Manchester Mayor Jay Ruais delivered his State of the City on Tuesday, Feb. 10, framing a path to the city’s future through the lens of history.
His speech, at times rapid-fire and metrics-driven and at others raised to the passionate, oratorial tone of a secular civic sermon, addressed a standing-room-only crowd of business and civic leaders at the New Hampshire Institute of Politics at St. Anselm College. The speech concluded with a Q&A from the audience and discussion with moderator Scott Spradling.
Ruais opened with a moment of silence for former Mayor Robert Baines, who died Jan. 23.

Manchester Mayor Jay Ruais answers a question from moderator Scott Spradling during the Greater Manchester Chamber’s State of the City breakfast in 2024. (File/Jeffrey Hastings/FOM Media)
He then spoke of the city’s history, describing leadership as a relay race in which each generation builds upon the work of the past.
He pointed to strong planning in the early days of the city, such as when in 1872 Mayor James Weston oversaw the construction of a water hydraulic plant that could support up to 125,000 residents, at a time when the population was only 23,000.
“Mayor Weston was thinking centuries ahead,” Ruais said, going on to tout current water and public works projects, including mining of the Cemetery Brook Tunnel, a project to improve water quality and reduce flooding, and a record 2025 investment in roads and sewers, including the paving or sealing of 42 miles of roadway and thousands of pothole repairs.
Broadly, Ruais described the state of the city as strong, citing falling crime rates in both 2024 and 2025, progress on the homelessness issue and the “hottest housing market in the United States.” But he emphasized the need to prioritize long-term planning over “crisis response,” and cited the “cruel math of prevention” as an obstacle to making this case.
“Some of the most important work that a city does is work that no one ever notices.
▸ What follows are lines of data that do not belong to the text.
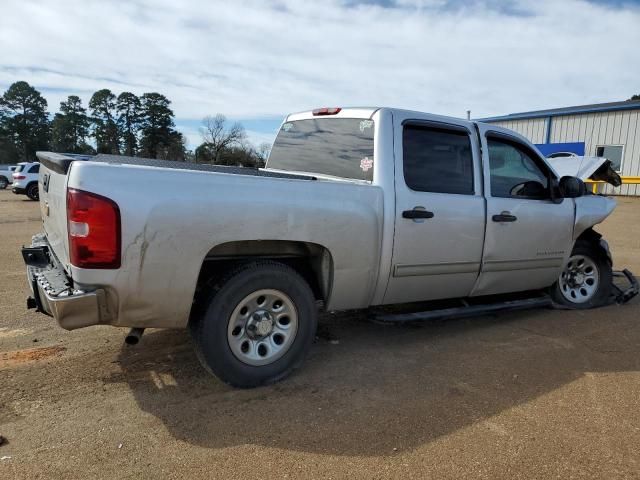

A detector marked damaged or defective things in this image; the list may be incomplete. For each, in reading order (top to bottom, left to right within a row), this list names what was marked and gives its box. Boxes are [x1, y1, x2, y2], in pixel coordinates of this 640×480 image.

damaged hood [544, 156, 620, 186]
damaged rear bumper [23, 235, 109, 330]
damaged pickup truck [23, 107, 636, 388]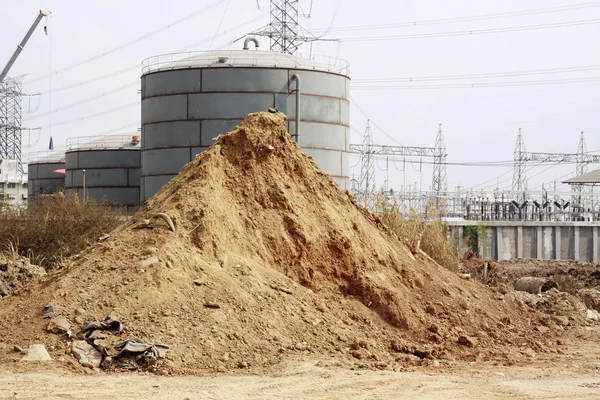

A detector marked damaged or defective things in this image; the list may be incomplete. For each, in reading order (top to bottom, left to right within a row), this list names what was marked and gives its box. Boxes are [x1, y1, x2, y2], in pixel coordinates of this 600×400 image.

broken concrete chunk [47, 316, 71, 334]
broken concrete chunk [19, 344, 51, 362]
broken concrete chunk [71, 340, 102, 368]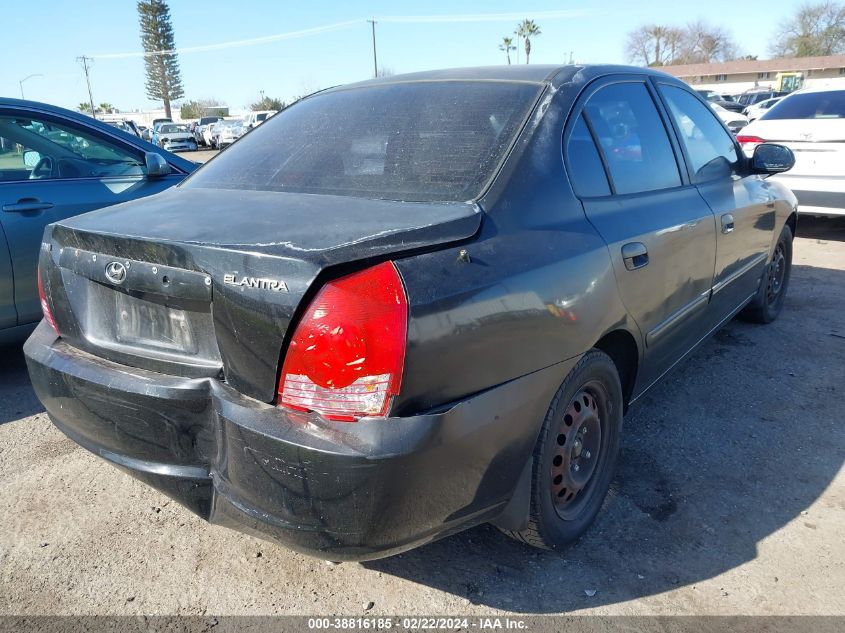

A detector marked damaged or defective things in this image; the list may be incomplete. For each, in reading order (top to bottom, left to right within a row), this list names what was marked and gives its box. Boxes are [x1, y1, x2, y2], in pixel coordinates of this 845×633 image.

When prevention succeeds, nothing happens. And that can make it hard to value. The costs of action are real, and they are immediate, in time, in money, in attention. But the benefits are invisible. The crisis that never came, and the harm that never reached a family: That is the cruel math of prevention.”
He also acknowledged significant challenges in the upcoming budget cycle. He defended Manchester’s voter-approved tax cap as an important tool for protecting residents, while noting that inflation, employee contracts and health care expenses continue to strain city finances. He warned that the school district is facing a projected $14 million to $15 million budget gap under the current cap and expressed concern over pending state legislation that could reduce Manchester’s education aid by roughly $10 million, calling the coming budget process a “difficult balancing act” requiring close coordination between city and school leaders.
Two additional key and intertwined arenas the city faces challenges in are homelessness and housing stock broadly.
Ruais, continuing to emphasize the need for long term planning versus patchwork crisis response, outlined a plan he’ll be putting forward next week: a proposed three-year funding cycle designed to move the city toward a stable, coordinated system of support for the unhoused supported by a mix of opioid settlement funds, federal grants, charitable gaming revenue and a modest city contribution. He said the plan would guarantee consistent winter warming capacity, expand daytime engagement services and ensure that elderly, sick and disabled residents are not left without shelter.
He also cited recent progress, noting 103 homeless veterans and nearly 100 other individuals have been housed, encampments are down by 28 percent, and overdoses have declined 54 percent.
On housing more broadly, Ruais said that since 2024, nearly 1,000 new units have been certified and cited a range of projects underway, including affordable housing, representing over a thousand additional units in the pipeline.
During the audience’s Q&A session, Ruais tackled issues from economic development and childcare affordability to the city’s tax cap and upcoming school budget challenges. He stressed the vital need for coordinated planning, regional partnerships and maintaining affordability to attract and retain young professionals.
He returned to his historical theme to close, urging residents and leaders to focus on long-term results over short-term disputes.
“History is a demanding judge,” he said. “It is not going to remember the small, petty, silly arguments of the dead. It will remember, though, whether or not, when our moment came, we rose to meet it. And we will remember whether or not we chose responsibility over noise, results over rhetoric, and the solving of our collective problems over the easy satisfaction of division.”
The event was hosted by the Greater Manchester Chamber of Commerce and sponsored by Dartmouth Health, Eversource and Consigli.